あまりに昨年の勝ち馬がすご過ぎるがために、「今年は
コントレイルほどの馬は…」と言われてしまいがちだが、レースを終えてみれば、今年もまたスーパーホースが誕生しているのかも…。
ダノンザキッドにはそんな可能性を感じずにはいられない。
6月28日の阪神芝外回り1800メートル新馬戦。好位追走から抜け出してからは流す余裕を見せてなお、後続に3馬身差をつけた。しかも直線を向いて内にヨレるなど、若さを見せながらの圧勝劇が逆に大物感を際立たせることに。安田隆厩舎のスポークスマン・安田景一朗助手は、衝撃の初戦を「緩さのある中で、ああいう勝ち方をしてくれたので、先々が楽しみになったことは確かですね」と振り返る。

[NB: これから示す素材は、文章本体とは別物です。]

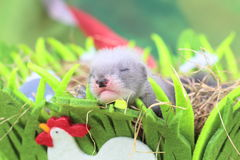 Ferret baby in the nest of hay Stock Photography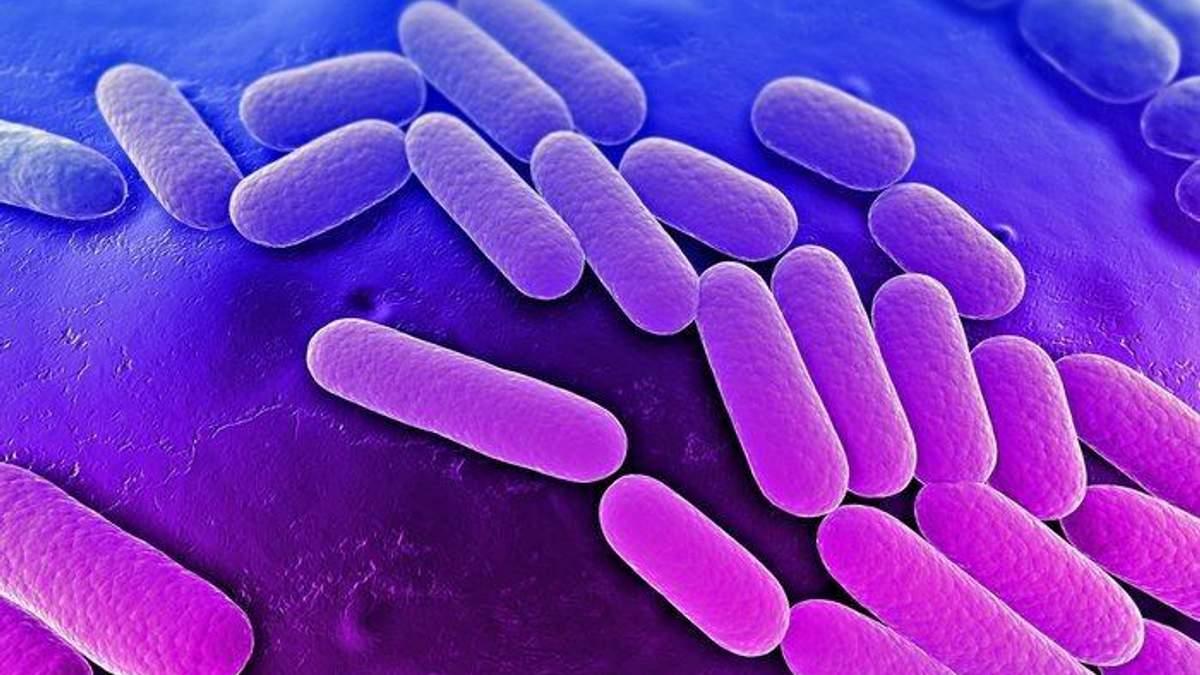 Американські вчені виявили нову небезпечну інфекцію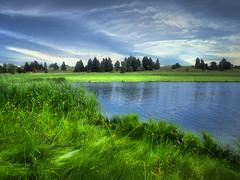 The bay (mrbillt6) Tags: northdakota jamestown reservoir landscape lake grass green blue trees prairie plains greatplains sky outdoors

ならば、この中間は課題の緩さが解消されて、さらなる進化を遂げている?まさに期待感は高まる一方だが、安田助手から続いた言葉は…。
「放牧で成長を促しましたが、まだまだ緩さが目立つし、まったく完成されてはいないですね。調教でもまだ能力だけで走っているような感じで粗削りなところが目立ちます。たとえば手前の変換もまだスムーズにはいかないし…。初戦の勝ち方でだいぶ期待してもらっているようですが、長い目で見てほしいですね」
意外なほど慎重な言葉が並んだ。とはいえ、1週前追い切りでは、川田を背にウッド併せ馬で6ハロン79.1-11.8秒の好時計をマークして僚馬を一蹴しているではないか。ちょっと慎重過ぎやしませんか?

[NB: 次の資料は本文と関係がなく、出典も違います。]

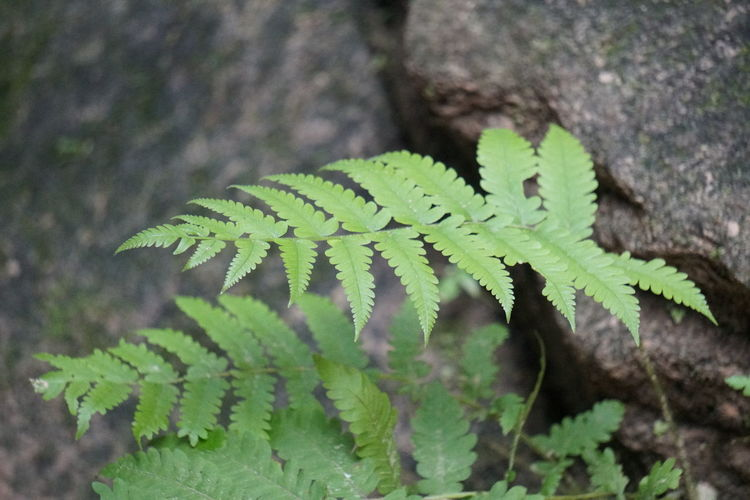 Leaf High Angle View Close-up Plant Green Color Fern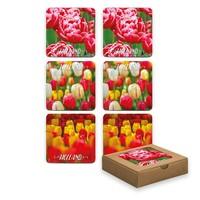 Typisch Hollands Onderzetters - Tulpen - Voorjaar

「いやいや、時計は確かに出てましたけど、内容的にはまだまだ課題だらけですよ。とにかくまだ2戦目ですから、(東スポ杯が)いい経験になってくれれば。先を見据えながら一戦一戦成長していくことこそが大事ですから」
ここまできて、ようやく真意が分かったような気がしてきた。一昨年のセレクトセール当歳で1億円で落札。常に注目を集めてきた期待の素質馬だからこそ、不必要に目立たせることなく、地に足をつけて、しっかりと育成していきたい思いが強いのだろう。
ダノンザキッドが真価を発揮するのはこの東スポ杯か、まだ先のことか。それはまだ分からないが、来春のクラシックのころには主役の扱いを受けていることだけは確信している。